Work request »
In the grant summary on pulmonary C-neuron hypersensitivity, through which ion channels is the sensitizing effect of hyperthermia on C-fiber neurons hypothesized to be mainly mediated?

Pulmonary C-Neuron Hypersensitivity: Cellular Mechanisms

Grants and Contracts Details


The long-range goal of this research project is to improve our understanding of the neural mechanisms involved in the development of bronchial hyperreactivity, which is a prominent pathophysiological feature of asthma. Increasing evidence indicates that hypersensitivity of vagal bronchopulmonary C-fiber sensory nerves plays a critical part in the manifestation of bronchial hyperreactivity associated with various airway inflammatory diseases. A recent study in our laboratory has reported the first evidence that the sensitivity of C-fiber endings in rat lungs is drastically elevated by increasing the intrathoracic temperature to a level comparable to the body temperature that occurs during strenuous exercise or severe fever (40.5-41 °C). Furthermore, it is well known that tissue inflammation can induce local hyperthermia. In fact, a higher tissue temperature has been recently reported in the airways of asthmatic patients. In light of the important role of pulmonary C fibers in regulating cardiopulmonary functions, the main objective of this proposal is therefore to investigate the mechanisms underlying the sensitizing effect of hyperthermia on these sensory nerves. Our hypothesis is that this effect is primarily mediated through the temperature-sensitive transient receptor potential vanilloid type (TRPV) ion channels that are expressed on C-fiber neurons. Activation of TRPVs causes membrane depolarization of these sensory nerves and lowers their thresholds to various physiological and pharmacological stimuli. Thus, hyperthermia-induced hypersensitivity of these afferents may lead to the development of airway hyperresponsiveness; this hypothesis is supported by our preliminary data. In addition, we hypothesize that chronic airway inflammation induced by allergen sensitization may up-regulate the sensitivity and/or expression of TRPV channels, and enhance the sensitizing effect of hyperthermia on pulmonary C fibers. Our preliminary studies have already demonstrated the feasibility and potential significance of the proposed studies. In summary, results obtained from this investigation are expected to bring new insights into the mechanisms underlying the hyperthermia-induced hypersensitivity of these sensory nerves in the airways, and the role of TRPV channels in regulating the sensitivity and function of these neurons.

Record extracts »
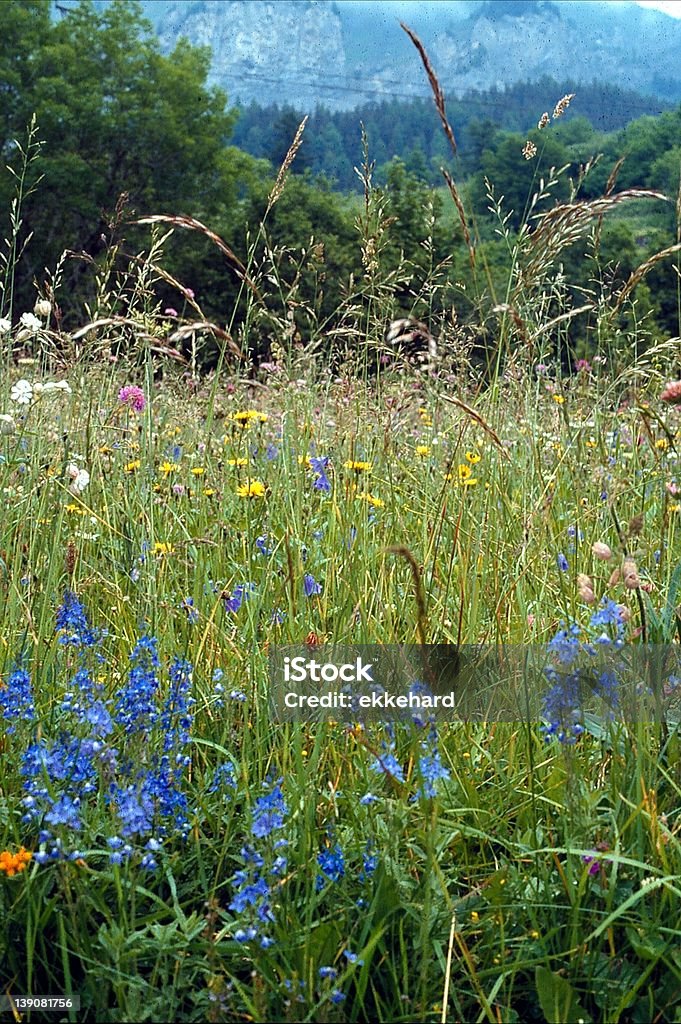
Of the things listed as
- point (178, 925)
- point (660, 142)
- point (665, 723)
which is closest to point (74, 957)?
point (178, 925)

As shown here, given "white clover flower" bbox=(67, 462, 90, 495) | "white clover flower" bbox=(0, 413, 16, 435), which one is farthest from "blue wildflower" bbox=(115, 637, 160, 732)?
"white clover flower" bbox=(0, 413, 16, 435)

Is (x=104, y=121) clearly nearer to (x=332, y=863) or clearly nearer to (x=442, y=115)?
(x=442, y=115)

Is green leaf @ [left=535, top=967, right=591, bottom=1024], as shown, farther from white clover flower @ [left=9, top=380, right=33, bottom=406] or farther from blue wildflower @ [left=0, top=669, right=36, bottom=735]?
white clover flower @ [left=9, top=380, right=33, bottom=406]

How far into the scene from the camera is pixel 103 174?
1221 inches

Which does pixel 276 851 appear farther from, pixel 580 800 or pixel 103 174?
pixel 103 174

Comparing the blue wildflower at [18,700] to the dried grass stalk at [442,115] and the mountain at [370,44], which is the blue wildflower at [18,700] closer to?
the dried grass stalk at [442,115]

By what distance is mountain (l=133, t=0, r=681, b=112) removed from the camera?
78.9 meters

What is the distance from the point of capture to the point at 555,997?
1.02 meters

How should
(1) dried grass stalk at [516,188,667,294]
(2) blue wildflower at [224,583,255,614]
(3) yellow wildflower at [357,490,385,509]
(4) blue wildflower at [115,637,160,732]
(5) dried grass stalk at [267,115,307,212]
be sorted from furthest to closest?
(3) yellow wildflower at [357,490,385,509] < (5) dried grass stalk at [267,115,307,212] < (2) blue wildflower at [224,583,255,614] < (1) dried grass stalk at [516,188,667,294] < (4) blue wildflower at [115,637,160,732]

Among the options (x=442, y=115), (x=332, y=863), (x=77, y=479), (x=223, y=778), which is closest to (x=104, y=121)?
(x=77, y=479)

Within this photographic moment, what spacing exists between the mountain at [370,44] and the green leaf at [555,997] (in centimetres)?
7224

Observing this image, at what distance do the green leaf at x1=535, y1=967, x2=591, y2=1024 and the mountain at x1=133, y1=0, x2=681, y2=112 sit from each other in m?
72.2

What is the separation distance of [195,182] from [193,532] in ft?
108

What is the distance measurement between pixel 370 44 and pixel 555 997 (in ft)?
376
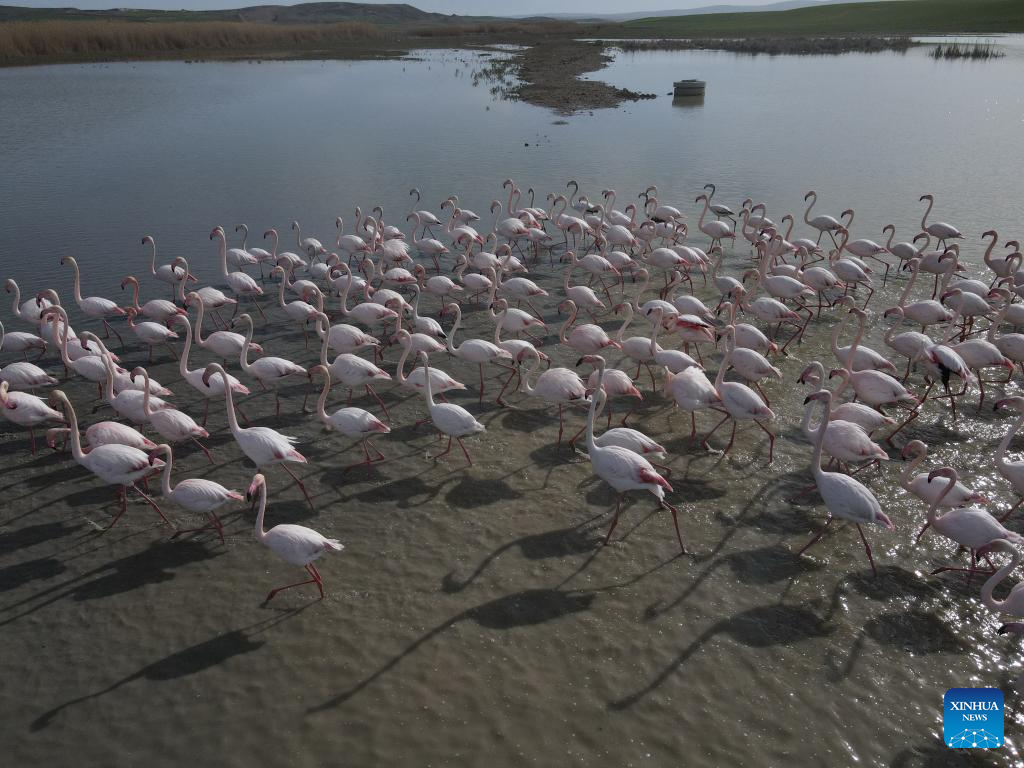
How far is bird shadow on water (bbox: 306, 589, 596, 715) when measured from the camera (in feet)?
19.4

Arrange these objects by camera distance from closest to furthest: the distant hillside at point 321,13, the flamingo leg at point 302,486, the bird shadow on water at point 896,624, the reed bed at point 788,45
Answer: the bird shadow on water at point 896,624
the flamingo leg at point 302,486
the reed bed at point 788,45
the distant hillside at point 321,13

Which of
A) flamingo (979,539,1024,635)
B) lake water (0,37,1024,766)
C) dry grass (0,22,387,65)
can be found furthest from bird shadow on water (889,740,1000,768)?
dry grass (0,22,387,65)

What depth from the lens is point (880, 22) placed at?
301 feet

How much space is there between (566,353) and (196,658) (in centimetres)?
713

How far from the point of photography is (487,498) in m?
7.68

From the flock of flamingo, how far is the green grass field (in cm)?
8446

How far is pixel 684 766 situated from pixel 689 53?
3154 inches

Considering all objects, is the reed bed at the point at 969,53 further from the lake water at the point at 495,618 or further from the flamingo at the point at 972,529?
the flamingo at the point at 972,529

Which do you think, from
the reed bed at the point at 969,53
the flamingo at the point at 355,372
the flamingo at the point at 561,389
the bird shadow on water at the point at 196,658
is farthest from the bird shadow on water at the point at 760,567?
the reed bed at the point at 969,53

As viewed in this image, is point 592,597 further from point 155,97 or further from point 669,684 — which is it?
point 155,97

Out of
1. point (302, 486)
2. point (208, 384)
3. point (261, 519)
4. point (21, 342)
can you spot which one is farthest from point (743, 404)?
point (21, 342)

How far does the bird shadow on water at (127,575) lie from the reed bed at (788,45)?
244 feet

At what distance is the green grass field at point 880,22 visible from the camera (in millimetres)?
78562

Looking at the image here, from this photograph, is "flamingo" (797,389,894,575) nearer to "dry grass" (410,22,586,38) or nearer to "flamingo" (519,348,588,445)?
"flamingo" (519,348,588,445)
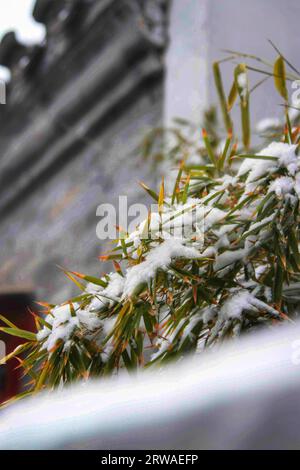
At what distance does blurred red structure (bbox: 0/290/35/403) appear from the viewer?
2.95 m

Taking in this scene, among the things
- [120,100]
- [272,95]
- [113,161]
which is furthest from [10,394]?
[272,95]

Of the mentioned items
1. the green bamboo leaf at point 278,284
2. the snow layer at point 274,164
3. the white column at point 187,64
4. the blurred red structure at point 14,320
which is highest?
the white column at point 187,64

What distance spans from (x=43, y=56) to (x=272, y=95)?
3.76 ft

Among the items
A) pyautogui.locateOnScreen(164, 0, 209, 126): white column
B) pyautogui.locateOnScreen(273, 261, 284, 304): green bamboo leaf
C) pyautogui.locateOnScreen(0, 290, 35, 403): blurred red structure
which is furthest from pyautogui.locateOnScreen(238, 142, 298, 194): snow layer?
pyautogui.locateOnScreen(0, 290, 35, 403): blurred red structure

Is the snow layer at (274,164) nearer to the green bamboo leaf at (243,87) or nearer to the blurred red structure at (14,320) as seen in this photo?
the green bamboo leaf at (243,87)

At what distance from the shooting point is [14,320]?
9.91 ft

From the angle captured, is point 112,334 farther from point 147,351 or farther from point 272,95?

Result for this task »
The temperature-sensitive transient receptor potential vanilloid type (TRPV) ion channels expressed on C-fiber neurons.